### Task description
Please update the material starting at the line that contains "In the scene captured" and ending after the line that contains "20.0 metres", replacing "goose wing" with "wing of the goose" and leaving everything else as is.

Part of a data file
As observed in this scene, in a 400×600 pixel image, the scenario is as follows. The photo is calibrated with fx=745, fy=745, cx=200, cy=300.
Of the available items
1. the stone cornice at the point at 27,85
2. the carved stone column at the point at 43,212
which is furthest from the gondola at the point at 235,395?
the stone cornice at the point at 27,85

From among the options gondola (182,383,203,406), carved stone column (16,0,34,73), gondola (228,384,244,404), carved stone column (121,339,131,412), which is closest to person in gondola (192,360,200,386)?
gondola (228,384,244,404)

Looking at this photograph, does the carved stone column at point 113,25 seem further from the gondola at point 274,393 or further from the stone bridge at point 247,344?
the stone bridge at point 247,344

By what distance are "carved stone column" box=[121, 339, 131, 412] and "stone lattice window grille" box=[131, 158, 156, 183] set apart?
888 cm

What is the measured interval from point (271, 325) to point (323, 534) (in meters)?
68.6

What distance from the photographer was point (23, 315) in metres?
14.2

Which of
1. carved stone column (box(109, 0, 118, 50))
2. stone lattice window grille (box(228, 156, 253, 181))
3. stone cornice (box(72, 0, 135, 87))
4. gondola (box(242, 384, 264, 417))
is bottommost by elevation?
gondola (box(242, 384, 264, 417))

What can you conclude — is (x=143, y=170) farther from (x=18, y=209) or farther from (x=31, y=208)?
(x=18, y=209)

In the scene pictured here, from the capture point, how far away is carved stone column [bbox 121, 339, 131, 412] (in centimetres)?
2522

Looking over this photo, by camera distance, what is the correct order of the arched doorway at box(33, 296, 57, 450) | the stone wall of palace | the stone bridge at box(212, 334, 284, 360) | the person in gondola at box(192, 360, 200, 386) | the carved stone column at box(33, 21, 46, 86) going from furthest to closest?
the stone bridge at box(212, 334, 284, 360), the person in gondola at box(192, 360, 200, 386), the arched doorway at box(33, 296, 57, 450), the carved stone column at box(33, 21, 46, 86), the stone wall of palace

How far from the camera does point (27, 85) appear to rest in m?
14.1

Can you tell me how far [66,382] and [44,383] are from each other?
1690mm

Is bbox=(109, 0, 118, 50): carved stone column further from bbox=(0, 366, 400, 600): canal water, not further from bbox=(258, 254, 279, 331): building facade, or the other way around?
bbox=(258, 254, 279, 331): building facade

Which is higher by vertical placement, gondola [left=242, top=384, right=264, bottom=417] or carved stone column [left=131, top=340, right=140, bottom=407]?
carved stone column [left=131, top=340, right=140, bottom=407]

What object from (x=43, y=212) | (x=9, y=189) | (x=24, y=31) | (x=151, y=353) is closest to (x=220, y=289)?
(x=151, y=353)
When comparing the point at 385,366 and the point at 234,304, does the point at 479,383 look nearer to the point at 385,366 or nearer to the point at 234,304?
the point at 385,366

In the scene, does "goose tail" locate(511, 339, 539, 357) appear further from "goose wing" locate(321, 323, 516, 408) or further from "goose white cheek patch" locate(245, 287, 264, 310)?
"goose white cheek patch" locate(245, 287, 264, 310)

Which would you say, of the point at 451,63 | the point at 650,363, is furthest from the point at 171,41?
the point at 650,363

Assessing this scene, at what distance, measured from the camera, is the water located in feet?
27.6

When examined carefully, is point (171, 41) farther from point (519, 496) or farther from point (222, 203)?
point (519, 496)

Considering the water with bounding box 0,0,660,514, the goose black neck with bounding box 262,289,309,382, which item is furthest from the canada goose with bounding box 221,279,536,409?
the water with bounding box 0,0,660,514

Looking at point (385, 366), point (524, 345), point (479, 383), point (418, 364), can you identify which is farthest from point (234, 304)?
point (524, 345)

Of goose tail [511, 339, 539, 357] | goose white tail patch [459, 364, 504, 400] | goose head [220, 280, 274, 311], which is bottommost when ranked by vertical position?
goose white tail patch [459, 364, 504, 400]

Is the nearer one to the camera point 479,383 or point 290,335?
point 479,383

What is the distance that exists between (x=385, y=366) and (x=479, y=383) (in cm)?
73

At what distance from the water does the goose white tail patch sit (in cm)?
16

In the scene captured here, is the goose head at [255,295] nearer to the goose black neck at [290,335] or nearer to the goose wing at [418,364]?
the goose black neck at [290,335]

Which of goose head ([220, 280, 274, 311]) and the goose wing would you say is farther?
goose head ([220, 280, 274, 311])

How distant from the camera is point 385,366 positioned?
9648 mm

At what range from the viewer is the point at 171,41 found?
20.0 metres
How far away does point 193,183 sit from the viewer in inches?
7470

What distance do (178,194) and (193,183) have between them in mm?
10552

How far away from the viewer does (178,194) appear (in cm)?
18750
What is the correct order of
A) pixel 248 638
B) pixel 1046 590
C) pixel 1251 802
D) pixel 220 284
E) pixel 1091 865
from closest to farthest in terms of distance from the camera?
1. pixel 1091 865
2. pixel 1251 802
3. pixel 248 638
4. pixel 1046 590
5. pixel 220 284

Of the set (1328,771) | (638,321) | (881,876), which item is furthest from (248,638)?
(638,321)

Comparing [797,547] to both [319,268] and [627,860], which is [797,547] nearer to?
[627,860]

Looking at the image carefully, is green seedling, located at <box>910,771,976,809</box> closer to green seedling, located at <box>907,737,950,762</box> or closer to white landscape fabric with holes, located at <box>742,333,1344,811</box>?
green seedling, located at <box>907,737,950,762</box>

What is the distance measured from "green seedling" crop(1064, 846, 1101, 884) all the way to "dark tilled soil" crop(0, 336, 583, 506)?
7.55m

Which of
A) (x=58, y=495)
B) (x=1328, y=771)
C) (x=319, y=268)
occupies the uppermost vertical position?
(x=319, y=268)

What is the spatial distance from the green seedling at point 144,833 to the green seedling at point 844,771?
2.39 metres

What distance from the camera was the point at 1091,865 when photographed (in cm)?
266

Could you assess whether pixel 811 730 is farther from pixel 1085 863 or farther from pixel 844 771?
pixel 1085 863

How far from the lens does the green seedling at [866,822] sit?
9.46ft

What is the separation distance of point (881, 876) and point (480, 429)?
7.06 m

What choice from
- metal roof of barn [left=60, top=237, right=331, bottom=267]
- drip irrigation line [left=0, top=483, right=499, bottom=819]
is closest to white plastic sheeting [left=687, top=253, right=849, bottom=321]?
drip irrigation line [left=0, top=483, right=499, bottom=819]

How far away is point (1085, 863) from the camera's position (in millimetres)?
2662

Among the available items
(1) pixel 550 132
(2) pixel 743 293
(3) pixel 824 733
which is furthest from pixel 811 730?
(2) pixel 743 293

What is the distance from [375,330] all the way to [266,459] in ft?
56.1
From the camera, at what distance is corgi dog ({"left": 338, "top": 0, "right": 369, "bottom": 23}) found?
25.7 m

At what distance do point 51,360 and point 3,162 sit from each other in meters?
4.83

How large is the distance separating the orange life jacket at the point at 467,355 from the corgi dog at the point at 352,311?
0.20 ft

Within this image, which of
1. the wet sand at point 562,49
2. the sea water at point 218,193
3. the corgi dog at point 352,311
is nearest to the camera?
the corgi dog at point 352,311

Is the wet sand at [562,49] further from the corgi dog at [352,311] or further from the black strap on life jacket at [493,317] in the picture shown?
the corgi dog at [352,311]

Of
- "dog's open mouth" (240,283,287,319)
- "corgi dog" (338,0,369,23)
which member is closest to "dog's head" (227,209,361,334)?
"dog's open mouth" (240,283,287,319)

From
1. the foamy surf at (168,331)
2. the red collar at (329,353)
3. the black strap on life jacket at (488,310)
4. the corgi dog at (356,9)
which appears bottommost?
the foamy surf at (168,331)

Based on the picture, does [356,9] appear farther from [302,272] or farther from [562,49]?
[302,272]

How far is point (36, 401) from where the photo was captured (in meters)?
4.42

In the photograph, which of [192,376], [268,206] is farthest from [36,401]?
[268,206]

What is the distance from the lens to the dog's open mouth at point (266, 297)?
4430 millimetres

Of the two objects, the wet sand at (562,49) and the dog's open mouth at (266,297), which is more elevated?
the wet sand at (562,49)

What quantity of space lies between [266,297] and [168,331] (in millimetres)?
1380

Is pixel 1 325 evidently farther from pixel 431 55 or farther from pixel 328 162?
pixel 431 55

### Written response
In the scene captured here, is the goose head at [255,295] nearer to the goose black neck at [290,335] or nearer to the wing of the goose at [418,364]?
the goose black neck at [290,335]

Which of goose head ([220, 280, 274, 311]) and the wing of the goose would you say is farther?
goose head ([220, 280, 274, 311])

How distant from the camera is point 385,366 positioned?
9648 mm

At what range from the viewer is the point at 171,41 found?
20.0 metres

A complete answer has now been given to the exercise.